Let $$f(x)=a_nx^n + a_{n-1}x^{n-1}+...+a_0$$ be a polynomial with integer coefficients. If there exist a prime number $p$ such that $$a_{n-1} \equiv a_{n-1} \equiv...\equiv a_0 \equiv 0 \pmod p$$ but $a_n \not\equiv 0 \pmod p $ and $a_0 \not\equiv 0 \pmod {p^2}$, then $f(x)$ is irreducible over the field of rational numbers.
I understand the theorem and the proof, its elegant and simple. However, I am having troubles to understand the motivation of the theorem, I simply can't see where it comes from or how one gets the idea to formulate the theorem. Can anyone help me with these details?
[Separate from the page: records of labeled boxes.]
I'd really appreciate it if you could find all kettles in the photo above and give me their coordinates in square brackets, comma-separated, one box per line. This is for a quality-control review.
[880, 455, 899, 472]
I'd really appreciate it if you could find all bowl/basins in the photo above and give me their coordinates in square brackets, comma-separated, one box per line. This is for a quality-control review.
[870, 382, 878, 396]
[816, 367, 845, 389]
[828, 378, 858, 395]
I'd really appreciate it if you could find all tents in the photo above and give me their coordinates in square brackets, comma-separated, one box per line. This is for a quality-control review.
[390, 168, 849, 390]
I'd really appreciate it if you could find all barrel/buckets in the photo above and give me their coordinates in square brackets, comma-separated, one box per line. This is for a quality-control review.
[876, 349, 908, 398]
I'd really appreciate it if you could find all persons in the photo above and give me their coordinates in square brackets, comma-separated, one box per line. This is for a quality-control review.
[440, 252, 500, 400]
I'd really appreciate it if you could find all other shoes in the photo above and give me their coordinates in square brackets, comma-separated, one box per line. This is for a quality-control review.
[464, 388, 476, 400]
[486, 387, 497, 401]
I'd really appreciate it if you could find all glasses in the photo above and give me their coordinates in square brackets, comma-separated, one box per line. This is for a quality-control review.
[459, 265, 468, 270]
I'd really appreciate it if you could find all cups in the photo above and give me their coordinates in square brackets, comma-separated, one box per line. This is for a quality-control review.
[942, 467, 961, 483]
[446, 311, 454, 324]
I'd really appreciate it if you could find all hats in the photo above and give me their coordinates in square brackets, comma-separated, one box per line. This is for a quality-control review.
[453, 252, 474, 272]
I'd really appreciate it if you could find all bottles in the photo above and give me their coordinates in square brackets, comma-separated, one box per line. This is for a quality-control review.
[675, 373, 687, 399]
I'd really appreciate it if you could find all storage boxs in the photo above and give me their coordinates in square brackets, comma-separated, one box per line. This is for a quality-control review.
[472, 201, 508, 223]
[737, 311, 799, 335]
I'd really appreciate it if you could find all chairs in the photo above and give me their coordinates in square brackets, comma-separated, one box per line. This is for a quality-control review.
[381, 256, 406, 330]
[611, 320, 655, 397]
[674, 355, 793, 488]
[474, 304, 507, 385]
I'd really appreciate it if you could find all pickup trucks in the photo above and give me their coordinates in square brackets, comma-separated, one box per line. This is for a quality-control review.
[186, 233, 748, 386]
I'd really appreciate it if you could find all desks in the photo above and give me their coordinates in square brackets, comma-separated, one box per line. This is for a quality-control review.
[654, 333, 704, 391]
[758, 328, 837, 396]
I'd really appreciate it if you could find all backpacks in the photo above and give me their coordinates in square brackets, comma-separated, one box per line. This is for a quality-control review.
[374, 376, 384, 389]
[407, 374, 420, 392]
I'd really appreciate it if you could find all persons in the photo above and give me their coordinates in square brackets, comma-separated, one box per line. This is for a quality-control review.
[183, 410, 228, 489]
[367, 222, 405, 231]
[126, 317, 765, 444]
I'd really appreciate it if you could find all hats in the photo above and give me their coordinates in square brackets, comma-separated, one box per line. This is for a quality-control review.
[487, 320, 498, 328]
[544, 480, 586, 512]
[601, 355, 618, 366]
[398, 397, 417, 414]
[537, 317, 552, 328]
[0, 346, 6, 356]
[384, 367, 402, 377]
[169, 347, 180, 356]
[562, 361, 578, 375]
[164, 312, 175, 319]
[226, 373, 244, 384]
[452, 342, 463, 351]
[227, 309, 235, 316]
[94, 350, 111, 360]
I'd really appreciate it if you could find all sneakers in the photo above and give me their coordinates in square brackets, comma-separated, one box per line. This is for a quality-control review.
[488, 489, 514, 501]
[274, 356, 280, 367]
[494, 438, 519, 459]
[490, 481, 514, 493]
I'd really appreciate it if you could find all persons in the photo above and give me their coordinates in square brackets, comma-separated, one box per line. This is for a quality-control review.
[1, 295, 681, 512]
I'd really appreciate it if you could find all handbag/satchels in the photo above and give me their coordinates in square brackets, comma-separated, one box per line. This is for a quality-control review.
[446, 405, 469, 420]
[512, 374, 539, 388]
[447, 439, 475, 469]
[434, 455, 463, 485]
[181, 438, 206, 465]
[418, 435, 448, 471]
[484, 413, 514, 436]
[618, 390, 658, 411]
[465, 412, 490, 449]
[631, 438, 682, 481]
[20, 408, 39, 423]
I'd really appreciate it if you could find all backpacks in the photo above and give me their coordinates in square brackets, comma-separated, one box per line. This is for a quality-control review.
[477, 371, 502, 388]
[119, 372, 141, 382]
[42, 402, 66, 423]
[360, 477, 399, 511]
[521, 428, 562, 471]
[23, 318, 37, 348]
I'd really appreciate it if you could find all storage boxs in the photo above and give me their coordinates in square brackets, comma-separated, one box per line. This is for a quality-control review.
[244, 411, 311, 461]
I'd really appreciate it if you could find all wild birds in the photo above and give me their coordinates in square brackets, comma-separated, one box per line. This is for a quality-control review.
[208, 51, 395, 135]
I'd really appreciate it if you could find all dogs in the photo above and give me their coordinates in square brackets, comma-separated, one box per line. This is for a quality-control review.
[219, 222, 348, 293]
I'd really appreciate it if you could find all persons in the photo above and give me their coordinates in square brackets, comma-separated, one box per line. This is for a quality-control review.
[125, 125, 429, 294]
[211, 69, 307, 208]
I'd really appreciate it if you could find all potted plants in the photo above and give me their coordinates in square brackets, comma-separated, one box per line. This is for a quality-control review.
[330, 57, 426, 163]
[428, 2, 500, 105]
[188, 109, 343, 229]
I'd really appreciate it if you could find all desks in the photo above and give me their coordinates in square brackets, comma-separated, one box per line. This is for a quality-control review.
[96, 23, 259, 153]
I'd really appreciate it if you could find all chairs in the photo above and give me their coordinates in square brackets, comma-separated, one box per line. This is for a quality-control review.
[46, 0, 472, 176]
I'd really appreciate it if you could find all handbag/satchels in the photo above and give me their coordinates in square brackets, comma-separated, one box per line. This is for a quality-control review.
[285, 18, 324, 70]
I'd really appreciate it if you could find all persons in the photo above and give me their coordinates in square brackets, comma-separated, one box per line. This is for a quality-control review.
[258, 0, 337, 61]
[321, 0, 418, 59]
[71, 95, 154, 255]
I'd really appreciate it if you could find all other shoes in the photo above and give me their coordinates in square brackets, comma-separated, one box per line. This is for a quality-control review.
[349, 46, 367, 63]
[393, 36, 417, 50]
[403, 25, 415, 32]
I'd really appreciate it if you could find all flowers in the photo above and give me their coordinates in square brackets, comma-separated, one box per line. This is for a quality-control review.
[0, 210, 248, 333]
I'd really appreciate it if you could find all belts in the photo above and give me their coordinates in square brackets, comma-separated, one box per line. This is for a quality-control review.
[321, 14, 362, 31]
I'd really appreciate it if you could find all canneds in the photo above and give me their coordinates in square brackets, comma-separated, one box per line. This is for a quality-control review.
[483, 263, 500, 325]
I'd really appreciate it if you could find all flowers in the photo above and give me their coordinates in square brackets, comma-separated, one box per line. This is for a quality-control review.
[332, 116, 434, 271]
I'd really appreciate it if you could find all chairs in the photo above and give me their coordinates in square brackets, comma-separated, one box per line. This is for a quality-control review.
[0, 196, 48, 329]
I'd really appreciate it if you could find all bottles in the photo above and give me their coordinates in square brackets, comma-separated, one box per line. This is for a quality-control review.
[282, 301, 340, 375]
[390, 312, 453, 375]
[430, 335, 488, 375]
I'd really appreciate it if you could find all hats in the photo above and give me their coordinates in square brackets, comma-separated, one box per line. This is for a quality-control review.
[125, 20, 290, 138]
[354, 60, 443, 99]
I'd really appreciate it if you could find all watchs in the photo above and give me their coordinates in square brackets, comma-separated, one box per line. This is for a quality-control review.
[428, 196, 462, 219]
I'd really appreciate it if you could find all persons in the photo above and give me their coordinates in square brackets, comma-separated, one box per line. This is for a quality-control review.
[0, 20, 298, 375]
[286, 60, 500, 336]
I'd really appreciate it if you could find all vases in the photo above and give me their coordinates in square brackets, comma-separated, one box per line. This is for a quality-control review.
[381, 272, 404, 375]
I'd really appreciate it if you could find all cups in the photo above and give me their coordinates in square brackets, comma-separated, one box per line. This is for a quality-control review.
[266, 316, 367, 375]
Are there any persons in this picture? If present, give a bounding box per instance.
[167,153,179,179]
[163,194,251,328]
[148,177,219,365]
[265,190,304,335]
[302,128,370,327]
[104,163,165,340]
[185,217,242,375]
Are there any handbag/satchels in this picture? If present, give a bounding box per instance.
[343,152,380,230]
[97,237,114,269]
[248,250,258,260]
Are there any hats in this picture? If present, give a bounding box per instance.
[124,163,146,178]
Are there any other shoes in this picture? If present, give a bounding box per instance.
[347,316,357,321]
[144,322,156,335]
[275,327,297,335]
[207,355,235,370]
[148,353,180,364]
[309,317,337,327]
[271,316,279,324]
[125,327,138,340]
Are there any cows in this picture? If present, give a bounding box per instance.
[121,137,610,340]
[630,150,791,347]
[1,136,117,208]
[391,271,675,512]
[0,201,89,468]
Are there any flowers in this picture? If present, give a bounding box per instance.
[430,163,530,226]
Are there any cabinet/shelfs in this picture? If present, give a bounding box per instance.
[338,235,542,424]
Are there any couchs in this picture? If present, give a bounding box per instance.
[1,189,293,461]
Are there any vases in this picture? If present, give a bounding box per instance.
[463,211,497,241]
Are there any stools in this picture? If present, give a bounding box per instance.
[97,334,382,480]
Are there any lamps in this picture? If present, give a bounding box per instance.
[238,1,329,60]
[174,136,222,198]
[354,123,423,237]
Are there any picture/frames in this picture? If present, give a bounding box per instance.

Here’s an informal discussion based on $p$-adic theory. Consider the Newton polygon of the polynomial $f$ in question. It has a vertex at $(0,1)$ for the constant term, and at $(n,0)$ for the highest term. So there’s a single segment, of slope $-1/n$. In any factorization $f=gh$, the factor $g$, say of degree $d$ with $0<d<n$, will have some of the roots of $f$, so all of valuation $1/n$, but what will the vertices of $g$ be? They’d be at $(d,0)$ and $(0,d/n)$, but $d/n$ isn’t an integer, impossible.